Esercizi da svolgere —
a - Rispondi in base al testo sui dazi:
(i) Quale amministrazione potrebbe introdurre i dazi?
(ii) Quanti posti di lavoro rischia di perdere il Mezzogiorno nel suo complesso?
(iii) Quale regione viene nominata nell'ultima domanda?
b - Cita parola per parola le righe di dati comprese fra la riga che contiene "What is the measure of" e la fine delle righe di dati, estremi inclusi. Escludi le immagini.

Pagina —
*****

Direttore, in che modo i dazi impatteranno sull’economia del Sud Italia?
«L’ipotesi ormai molto concreta che vengano introdotti dazi da parte dell’amministrazione americana rappresenta un elemento di forte preoccupazione per tutto il Paese, ma direi anche per il Mezzogiorno, nonostante il Sud abbia una minore esposizione rispetto alla domanda estera, quindi una quota di esportazioni sul PIL più bassa rispetto al resto del paese. Le nostre analisi evidenziano appunto un rischio di un impatto sull’export di oltre 1 miliardo, e un rischio di perdere oltre 15.000 posti di lavoro per il complesso del Mezzogiorno».

Volgendo lo sguardo alla Sicilia, quali sarebbero i settori più colpiti?

*****

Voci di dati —

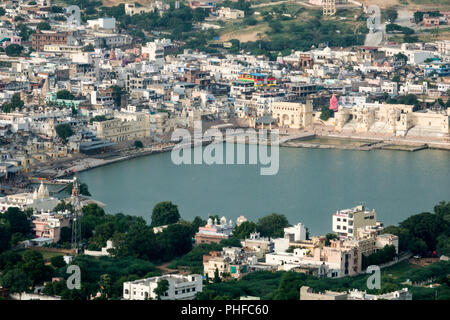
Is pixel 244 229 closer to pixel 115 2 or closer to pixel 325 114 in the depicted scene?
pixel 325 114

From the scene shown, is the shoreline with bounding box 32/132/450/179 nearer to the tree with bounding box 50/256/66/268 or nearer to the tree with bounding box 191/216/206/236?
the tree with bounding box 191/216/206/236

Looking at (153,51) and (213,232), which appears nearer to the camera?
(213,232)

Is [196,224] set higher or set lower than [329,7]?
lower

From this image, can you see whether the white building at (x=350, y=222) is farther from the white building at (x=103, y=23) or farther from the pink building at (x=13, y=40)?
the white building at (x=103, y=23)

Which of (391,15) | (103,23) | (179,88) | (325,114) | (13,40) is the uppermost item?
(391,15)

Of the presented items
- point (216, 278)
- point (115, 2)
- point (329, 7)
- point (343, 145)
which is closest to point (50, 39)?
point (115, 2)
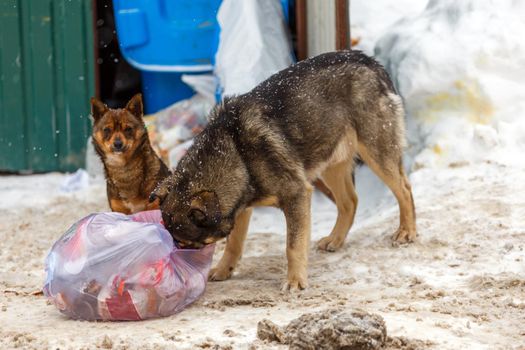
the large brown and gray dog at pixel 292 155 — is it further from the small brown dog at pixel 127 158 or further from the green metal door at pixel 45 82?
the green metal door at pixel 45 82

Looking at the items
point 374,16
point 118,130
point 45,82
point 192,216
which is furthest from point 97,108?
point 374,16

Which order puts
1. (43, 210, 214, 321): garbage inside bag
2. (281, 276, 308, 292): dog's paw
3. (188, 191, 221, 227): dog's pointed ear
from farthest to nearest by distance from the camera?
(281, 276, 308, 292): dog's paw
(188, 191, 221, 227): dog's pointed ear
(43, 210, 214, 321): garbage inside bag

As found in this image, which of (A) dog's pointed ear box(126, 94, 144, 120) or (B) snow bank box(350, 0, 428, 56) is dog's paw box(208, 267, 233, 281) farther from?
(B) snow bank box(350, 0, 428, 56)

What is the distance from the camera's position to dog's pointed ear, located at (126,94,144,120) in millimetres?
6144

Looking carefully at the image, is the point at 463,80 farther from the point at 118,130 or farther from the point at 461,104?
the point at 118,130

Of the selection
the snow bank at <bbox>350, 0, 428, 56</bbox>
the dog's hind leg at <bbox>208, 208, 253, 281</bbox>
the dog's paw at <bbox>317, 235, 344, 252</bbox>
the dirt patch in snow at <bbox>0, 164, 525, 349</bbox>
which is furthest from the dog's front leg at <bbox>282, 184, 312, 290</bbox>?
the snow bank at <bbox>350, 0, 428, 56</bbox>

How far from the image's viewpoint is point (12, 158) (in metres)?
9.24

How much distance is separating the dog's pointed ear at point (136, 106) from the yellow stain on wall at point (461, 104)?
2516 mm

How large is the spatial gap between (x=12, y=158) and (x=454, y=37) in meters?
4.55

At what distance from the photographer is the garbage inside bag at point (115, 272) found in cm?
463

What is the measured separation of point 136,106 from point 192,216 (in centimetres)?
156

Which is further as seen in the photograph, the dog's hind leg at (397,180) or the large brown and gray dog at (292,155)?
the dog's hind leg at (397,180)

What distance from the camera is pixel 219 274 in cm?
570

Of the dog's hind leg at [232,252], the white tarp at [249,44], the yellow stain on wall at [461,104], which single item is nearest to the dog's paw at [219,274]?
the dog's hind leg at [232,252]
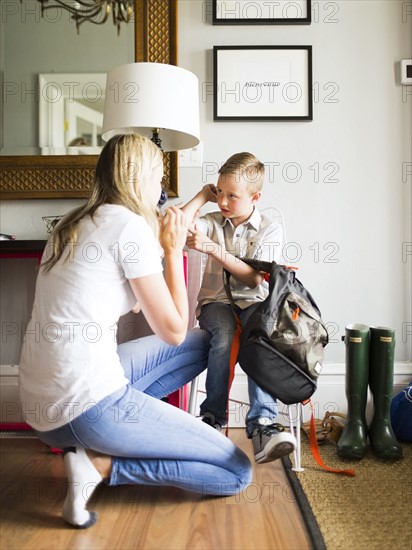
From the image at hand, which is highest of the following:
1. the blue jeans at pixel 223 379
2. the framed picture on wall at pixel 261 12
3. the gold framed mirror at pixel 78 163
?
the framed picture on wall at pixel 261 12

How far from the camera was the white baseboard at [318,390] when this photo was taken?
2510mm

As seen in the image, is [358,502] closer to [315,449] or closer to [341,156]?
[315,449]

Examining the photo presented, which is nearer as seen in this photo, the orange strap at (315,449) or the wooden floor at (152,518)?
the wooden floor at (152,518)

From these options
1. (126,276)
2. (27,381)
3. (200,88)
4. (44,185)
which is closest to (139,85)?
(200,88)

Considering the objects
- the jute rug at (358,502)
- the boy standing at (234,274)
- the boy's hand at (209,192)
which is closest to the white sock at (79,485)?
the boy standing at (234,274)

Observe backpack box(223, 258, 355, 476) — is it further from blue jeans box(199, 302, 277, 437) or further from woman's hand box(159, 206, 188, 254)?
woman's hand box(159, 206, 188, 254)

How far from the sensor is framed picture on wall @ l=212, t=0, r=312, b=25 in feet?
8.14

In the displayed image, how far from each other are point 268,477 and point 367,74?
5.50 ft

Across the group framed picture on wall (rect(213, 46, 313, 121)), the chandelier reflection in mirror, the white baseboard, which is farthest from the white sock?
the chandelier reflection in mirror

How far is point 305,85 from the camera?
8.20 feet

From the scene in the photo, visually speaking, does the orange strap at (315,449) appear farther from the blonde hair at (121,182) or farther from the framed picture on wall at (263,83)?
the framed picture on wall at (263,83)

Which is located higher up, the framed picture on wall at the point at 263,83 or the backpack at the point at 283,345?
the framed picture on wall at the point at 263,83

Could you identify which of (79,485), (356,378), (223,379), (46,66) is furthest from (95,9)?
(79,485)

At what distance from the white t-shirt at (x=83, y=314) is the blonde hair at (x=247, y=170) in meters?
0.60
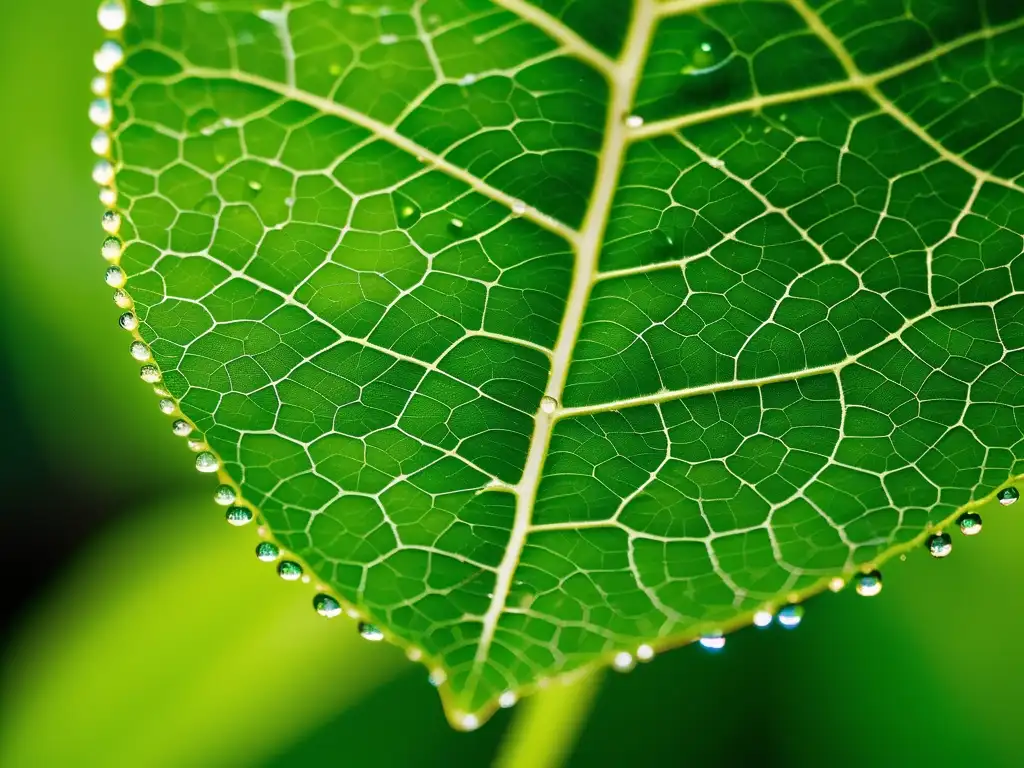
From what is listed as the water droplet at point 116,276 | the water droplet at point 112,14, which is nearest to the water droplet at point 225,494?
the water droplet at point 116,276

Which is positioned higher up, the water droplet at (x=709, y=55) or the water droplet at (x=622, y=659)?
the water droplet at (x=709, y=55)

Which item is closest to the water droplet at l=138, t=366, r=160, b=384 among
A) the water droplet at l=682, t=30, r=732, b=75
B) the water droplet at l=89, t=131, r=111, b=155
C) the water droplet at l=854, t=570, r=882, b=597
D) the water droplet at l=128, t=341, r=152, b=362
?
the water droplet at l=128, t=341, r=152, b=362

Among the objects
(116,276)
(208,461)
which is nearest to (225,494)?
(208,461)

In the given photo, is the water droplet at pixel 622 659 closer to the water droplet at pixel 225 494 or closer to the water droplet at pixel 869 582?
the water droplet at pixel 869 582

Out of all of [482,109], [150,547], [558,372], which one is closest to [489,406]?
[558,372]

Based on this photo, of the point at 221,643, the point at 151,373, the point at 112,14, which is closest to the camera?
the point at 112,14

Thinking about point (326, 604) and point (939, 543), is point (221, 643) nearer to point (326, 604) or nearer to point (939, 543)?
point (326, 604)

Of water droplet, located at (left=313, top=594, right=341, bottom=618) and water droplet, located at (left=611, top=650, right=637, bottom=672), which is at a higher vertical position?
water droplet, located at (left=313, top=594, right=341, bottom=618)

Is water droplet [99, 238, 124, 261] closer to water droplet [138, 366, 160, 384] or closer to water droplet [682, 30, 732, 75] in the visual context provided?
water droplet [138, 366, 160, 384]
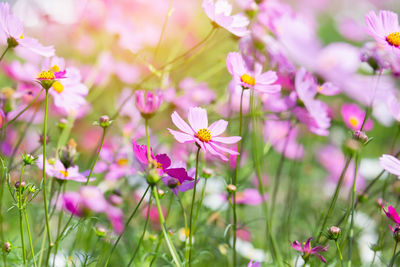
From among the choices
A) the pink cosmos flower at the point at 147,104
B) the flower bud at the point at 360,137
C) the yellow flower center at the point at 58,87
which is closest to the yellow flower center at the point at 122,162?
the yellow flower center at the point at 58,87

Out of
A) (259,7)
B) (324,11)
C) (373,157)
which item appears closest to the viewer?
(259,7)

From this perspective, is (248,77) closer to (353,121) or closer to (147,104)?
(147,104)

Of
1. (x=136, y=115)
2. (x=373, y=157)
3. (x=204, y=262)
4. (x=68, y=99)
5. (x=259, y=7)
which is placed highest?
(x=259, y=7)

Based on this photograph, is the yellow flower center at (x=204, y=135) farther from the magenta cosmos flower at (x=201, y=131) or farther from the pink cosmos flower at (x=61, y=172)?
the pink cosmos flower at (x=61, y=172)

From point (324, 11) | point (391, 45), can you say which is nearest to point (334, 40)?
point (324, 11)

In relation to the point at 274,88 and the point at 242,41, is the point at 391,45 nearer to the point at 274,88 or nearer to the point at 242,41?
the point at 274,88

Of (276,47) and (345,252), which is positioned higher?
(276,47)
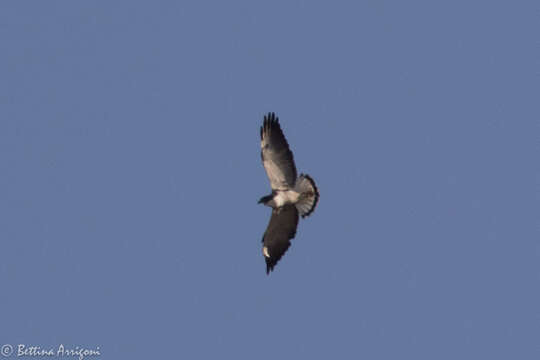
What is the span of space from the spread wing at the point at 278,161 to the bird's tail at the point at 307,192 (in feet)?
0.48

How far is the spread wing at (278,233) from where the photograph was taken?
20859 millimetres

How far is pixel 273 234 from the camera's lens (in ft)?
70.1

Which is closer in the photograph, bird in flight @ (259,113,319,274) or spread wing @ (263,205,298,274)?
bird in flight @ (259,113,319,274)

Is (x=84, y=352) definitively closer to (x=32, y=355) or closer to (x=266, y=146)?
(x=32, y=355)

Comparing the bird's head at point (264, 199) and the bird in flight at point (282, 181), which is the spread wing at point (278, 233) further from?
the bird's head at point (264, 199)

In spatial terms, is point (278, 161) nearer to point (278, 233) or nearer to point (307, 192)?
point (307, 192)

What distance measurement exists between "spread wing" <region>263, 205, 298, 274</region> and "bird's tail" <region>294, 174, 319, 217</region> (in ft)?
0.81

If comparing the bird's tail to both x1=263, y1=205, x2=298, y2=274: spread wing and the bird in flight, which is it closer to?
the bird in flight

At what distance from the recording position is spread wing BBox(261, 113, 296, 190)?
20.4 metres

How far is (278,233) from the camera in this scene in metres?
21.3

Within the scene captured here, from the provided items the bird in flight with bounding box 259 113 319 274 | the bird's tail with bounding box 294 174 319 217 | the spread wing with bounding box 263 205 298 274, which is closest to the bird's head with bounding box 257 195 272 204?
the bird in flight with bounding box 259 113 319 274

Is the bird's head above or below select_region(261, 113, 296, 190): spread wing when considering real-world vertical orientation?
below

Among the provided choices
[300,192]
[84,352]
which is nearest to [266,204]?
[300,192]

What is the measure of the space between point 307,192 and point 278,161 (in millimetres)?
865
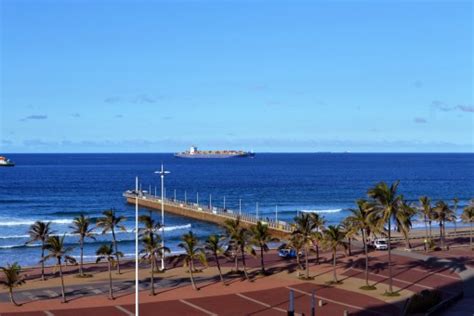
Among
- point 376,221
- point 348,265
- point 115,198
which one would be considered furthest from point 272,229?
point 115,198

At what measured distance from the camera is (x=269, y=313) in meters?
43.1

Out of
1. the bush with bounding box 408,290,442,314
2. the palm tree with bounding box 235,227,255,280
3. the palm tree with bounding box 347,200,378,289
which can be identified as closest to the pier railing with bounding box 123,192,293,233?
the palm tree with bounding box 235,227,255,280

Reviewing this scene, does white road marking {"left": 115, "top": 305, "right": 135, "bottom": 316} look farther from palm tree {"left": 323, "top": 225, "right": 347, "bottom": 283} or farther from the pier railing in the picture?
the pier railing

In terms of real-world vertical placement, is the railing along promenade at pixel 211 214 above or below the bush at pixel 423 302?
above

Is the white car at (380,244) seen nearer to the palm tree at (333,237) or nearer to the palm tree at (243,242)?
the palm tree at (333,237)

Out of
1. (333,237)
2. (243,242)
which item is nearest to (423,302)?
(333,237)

*****

Soluzioni degli esercizi —
a -
(i) L'amministrazione americana.
(ii) Oltre 15.000.
(iii) La Sicilia.

b -
What is the measure of the space between point 307,192 and point 278,161 (in millimetres)?
865
Among
- point 376,221
- point 348,265
- point 115,198
which one would be considered furthest from point 272,229?
point 115,198

At what measured distance from the camera is (x=269, y=313) in meters?
43.1

Out of
1. the bush with bounding box 408,290,442,314
2. the palm tree with bounding box 235,227,255,280
3. the palm tree with bounding box 347,200,378,289
which can be identified as closest to the pier railing with bounding box 123,192,293,233?
the palm tree with bounding box 235,227,255,280

Reviewing this scene, does white road marking {"left": 115, "top": 305, "right": 135, "bottom": 316} look farther from palm tree {"left": 323, "top": 225, "right": 347, "bottom": 283} or farther from the pier railing in the picture?
the pier railing

In terms of real-world vertical placement, is the railing along promenade at pixel 211 214 above or below the bush at pixel 423 302?
above

Is the white car at (380,244) seen nearer to the palm tree at (333,237) or nearer to the palm tree at (243,242)?
the palm tree at (333,237)

Out of
1. (333,237)
2. (243,242)
which item is nearest to (423,302)?
(333,237)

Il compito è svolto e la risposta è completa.